For my specific Ceph Rook setup, that might look like this:
apiVersion: v1
kind: PersistentVolumeClaim
metadata:
name: test-claim
namespace: tests
labels:
homelab/usage: testing
spec:
accessModes:
- ReadWriteOnce
storageClassName: rbd-fast
resources:
requests:
storage: 2Gi
This will create a persistent volume of size 2 GB, with the rbd-fast
class,
meaning Ceph will create the volume on my SSD pool.
This took quite a while to provision, about 7 minutes. I’m pretty sure that’s not normal, but this post is already long enough, so I will investigate that later. 😉
In the end, this produces a persistent volume claim like this:
kubectl get -n tests pvc
AME STATUS VOLUME CAPACITY ACCESS MODES STORAGECLASS AGE
test-claim Bound pvc-cb5e3aaa-1292-4bbc-9a9e-309be90ee30d 2Gi RWO rbd-fast 7m49s
The volume itself can also be shown:
k -n tests get pv
NAME CAPACITY ACCESS MODES RECLAIM POLICY STATUS CLAIM STORAGECLASS REASON AGE
pvc-cb5e3aaa-1292-4bbc-9a9e-309be90ee30d 2Gi RWO Retain Bound tests/test-claim rbd-fast 7m49s
An important piece of information is also shown in the volume’s describe
output:
[...]
Source:
Type: CSI (a Container Storage Interface (CSI) volume source)
Driver: rook-ceph.rbd.csi.ceph.com
FSType: ext4
VolumeHandle: 0001-000c-rook-cluster-0000000000000002-b4e37061-2df1-4a15-8a8d-93f3854cecbb
ReadOnly: false
VolumeAttributes: clusterID=rook-cluster
imageFeatures=layering,exclusive-lock,object-map,fast-diff
imageName=csi-vol-b4e37061-2df1-4a15-8a8d-93f3854cecbb
[...]
The interesting thing is the imageName
, because that’s the name of the RBD
volume in the Ceph cluster:
kubectl rook-ceph rbd ls --long --pool rbd-fast
NAME SIZE PARENT FMT PROT LOCK
csi-vol-b4e37061-2df1-4a15-8a8d-93f3854cecbb 2 GiB 2
I will leave it at this for the time being.
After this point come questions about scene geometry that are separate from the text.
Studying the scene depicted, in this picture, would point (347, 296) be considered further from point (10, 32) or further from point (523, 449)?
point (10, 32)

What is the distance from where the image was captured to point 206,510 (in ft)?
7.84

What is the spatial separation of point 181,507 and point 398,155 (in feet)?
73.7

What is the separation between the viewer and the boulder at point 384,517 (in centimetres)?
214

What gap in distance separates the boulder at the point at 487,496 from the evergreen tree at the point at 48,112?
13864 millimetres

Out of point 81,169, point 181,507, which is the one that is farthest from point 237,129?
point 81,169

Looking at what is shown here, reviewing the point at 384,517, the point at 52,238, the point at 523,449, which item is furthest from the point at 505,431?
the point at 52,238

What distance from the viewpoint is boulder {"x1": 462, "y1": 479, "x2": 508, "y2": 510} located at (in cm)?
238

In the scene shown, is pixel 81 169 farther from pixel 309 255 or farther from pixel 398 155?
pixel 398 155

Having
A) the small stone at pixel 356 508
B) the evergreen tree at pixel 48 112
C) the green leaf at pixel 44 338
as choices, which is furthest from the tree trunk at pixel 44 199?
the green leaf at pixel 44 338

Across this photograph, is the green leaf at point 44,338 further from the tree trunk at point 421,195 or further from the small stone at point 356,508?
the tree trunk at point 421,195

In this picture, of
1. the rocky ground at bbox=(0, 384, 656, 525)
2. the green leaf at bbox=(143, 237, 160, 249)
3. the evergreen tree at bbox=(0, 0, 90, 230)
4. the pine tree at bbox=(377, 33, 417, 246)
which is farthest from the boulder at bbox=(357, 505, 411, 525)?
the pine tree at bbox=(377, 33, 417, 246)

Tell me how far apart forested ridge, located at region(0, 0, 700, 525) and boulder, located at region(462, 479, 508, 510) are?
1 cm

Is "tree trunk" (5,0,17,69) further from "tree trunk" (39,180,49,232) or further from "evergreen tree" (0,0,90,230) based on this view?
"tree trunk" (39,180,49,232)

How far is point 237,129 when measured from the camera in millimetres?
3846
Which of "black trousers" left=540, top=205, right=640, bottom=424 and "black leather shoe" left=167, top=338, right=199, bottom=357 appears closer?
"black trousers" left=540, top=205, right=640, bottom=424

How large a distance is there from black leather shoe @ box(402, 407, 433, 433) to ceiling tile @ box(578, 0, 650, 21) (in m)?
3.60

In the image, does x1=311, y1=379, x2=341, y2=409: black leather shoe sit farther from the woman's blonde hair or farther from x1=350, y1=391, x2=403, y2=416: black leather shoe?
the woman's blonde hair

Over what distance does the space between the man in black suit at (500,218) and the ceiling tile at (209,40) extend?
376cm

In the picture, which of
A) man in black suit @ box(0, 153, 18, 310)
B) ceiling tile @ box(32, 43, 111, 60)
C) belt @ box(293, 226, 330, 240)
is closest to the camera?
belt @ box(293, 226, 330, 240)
The CephFS based volume will be pretty similar, and the next thing I will do for the migration is to migrate my S3 buckets over to Rook from the baremetal cluster, so S3 buckets will get their very own article.
kubectl plugin
Before I finish this, I would like to point you to the excellent kubectl
plugin
for Rook. It can be found here.
It provides an easy to use interface to the Rook Ceph cluster, without having
to configure admin credentials on the machine you would like to use. The
kubectl certs are enough.
With it, I can access the full ceph
CLI, as well as other tools, like rbd
.
The main advantage for me is that I won’t have to set up aliases for the two Ceph clusters I’m managing from the same machine. No danger of fat-fingering the wrong cluster. 🎉
Conclusion
Phew. Congrats to the both of us, dear reader, for getting through this. 😅 Overall, I liked the experience of setting up Rook. Especially the aspect that I can now configure at least some aspects of my Ceph cluster declaratively, putting it under version control.
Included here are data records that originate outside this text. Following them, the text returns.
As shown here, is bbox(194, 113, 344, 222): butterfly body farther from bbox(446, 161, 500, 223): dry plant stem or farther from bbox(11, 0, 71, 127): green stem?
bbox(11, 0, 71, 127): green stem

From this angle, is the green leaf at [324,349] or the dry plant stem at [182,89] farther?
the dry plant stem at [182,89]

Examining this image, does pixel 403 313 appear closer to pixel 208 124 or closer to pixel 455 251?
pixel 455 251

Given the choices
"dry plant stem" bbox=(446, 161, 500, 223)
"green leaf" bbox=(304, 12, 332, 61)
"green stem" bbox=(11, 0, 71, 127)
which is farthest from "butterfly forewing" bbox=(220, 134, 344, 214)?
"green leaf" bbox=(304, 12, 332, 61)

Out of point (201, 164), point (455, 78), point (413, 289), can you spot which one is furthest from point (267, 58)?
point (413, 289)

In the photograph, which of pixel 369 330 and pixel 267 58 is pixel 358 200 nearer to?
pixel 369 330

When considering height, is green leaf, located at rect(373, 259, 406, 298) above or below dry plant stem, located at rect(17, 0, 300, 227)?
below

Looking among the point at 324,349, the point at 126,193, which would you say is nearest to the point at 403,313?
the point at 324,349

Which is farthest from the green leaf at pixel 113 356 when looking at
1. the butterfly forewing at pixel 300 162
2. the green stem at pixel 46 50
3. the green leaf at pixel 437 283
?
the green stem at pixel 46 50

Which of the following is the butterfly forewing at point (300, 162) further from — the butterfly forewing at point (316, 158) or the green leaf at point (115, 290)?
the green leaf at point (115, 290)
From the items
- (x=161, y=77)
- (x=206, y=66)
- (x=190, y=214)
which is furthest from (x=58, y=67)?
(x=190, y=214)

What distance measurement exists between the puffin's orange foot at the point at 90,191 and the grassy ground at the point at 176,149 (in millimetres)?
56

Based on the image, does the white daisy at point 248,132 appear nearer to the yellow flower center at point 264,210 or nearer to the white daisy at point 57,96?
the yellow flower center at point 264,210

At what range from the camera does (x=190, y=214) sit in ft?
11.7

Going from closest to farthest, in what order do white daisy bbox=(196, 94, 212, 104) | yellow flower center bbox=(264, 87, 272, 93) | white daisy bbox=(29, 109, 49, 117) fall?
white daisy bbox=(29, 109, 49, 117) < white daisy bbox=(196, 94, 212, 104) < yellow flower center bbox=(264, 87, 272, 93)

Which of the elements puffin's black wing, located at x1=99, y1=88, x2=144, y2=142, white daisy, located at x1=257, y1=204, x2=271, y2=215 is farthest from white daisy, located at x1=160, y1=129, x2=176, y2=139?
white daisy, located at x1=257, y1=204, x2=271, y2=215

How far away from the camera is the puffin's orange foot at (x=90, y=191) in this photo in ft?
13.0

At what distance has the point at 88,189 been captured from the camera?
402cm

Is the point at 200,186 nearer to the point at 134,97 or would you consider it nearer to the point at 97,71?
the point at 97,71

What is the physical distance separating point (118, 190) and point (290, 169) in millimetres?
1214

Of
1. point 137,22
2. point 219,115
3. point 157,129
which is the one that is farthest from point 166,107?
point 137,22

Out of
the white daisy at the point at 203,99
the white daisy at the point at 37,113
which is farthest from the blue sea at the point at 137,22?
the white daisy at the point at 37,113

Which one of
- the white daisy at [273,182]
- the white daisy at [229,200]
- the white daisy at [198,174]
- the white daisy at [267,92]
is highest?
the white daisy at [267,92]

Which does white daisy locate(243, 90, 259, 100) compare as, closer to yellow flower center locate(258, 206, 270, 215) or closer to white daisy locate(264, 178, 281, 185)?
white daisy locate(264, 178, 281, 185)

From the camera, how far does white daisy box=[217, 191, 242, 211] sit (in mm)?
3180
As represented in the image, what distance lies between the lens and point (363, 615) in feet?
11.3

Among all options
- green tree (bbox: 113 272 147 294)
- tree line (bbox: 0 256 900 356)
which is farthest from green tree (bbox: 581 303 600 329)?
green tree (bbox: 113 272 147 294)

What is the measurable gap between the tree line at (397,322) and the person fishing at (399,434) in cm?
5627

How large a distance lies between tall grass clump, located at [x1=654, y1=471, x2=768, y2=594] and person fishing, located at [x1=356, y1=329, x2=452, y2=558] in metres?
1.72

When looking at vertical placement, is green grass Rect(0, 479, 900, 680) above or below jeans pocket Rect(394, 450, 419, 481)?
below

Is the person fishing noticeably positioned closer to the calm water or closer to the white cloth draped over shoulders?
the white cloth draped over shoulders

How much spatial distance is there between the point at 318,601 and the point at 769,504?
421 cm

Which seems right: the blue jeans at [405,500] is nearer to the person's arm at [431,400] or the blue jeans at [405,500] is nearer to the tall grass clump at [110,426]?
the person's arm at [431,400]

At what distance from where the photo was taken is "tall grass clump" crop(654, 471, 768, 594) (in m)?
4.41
One question I’ve been wondering about: How would this have gone if this Rook setup was my first contact with Ceph? Would it have been equally easy and clear?
I’m honestly not sure. As I’ve noted in the intro, I find my Ceph cluster surprisingly low maintenance, but this setup has again shown me how many moving parts there are. At least from my PoV, Rook does a good job abstracting a lot of that.
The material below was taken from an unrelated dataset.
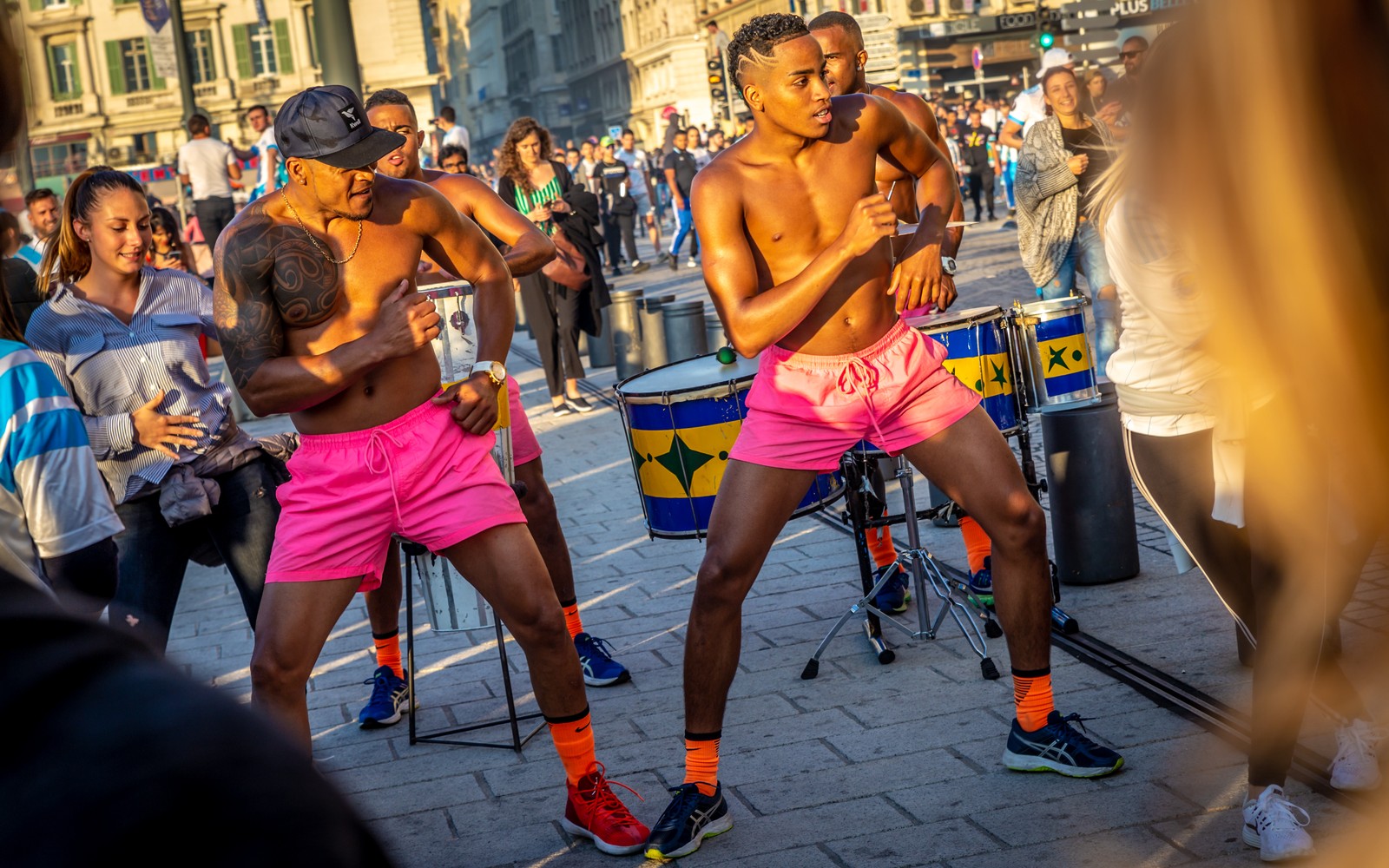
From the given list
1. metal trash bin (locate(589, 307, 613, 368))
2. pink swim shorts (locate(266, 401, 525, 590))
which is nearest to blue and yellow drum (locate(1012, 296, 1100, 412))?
pink swim shorts (locate(266, 401, 525, 590))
But I’m not sure how comfortable I would have been with these abstractions if I hadn’t run a Ceph cluster for almost three years now.
Update on 2024-01-21
A short update on this article: The setup as described here leads to the PG autoscaler not working. If that is something you need, I’ve written a follow-up article with a fix here.